# REQUEST
Copy out each of the following lines word for word, with nothing changed.

[Bounding-box records]
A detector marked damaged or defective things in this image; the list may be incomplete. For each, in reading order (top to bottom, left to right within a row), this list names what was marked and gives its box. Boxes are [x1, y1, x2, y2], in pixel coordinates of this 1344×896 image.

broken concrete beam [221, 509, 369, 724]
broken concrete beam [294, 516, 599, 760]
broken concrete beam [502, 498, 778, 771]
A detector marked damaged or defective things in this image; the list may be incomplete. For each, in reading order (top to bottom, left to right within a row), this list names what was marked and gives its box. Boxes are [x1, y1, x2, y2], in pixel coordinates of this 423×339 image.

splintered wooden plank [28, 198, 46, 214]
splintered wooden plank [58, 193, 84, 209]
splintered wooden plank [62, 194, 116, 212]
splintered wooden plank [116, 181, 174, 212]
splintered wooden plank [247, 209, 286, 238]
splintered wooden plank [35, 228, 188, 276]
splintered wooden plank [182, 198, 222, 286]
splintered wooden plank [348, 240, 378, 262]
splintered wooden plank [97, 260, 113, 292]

# SOLVED EXERCISE
A detector marked damaged or defective things in this image; the list may be incomplete. For each, in reading order (top to bottom, left to right within a row), this list names what was marked and gives its box. Boxes are [x1, y1, x2, y2], in pixel coordinates of this 1344×896 image.

broken concrete beam [221, 509, 369, 724]
broken concrete beam [294, 516, 599, 760]
broken concrete beam [502, 498, 778, 771]
A detector marked damaged or defective things in this image; the list may be incomplete. For each, in reading order (top to bottom, left to right within a row), this list names what was marked and gives its box. Boxes are [x1, y1, x2, y2], in pixel coordinates of this 423×339 image.

splintered wooden plank [28, 198, 46, 214]
splintered wooden plank [58, 193, 84, 209]
splintered wooden plank [62, 194, 116, 212]
splintered wooden plank [116, 181, 174, 212]
splintered wooden plank [247, 209, 286, 238]
splintered wooden plank [35, 228, 188, 276]
splintered wooden plank [182, 198, 222, 286]
splintered wooden plank [348, 240, 378, 262]
splintered wooden plank [97, 260, 113, 292]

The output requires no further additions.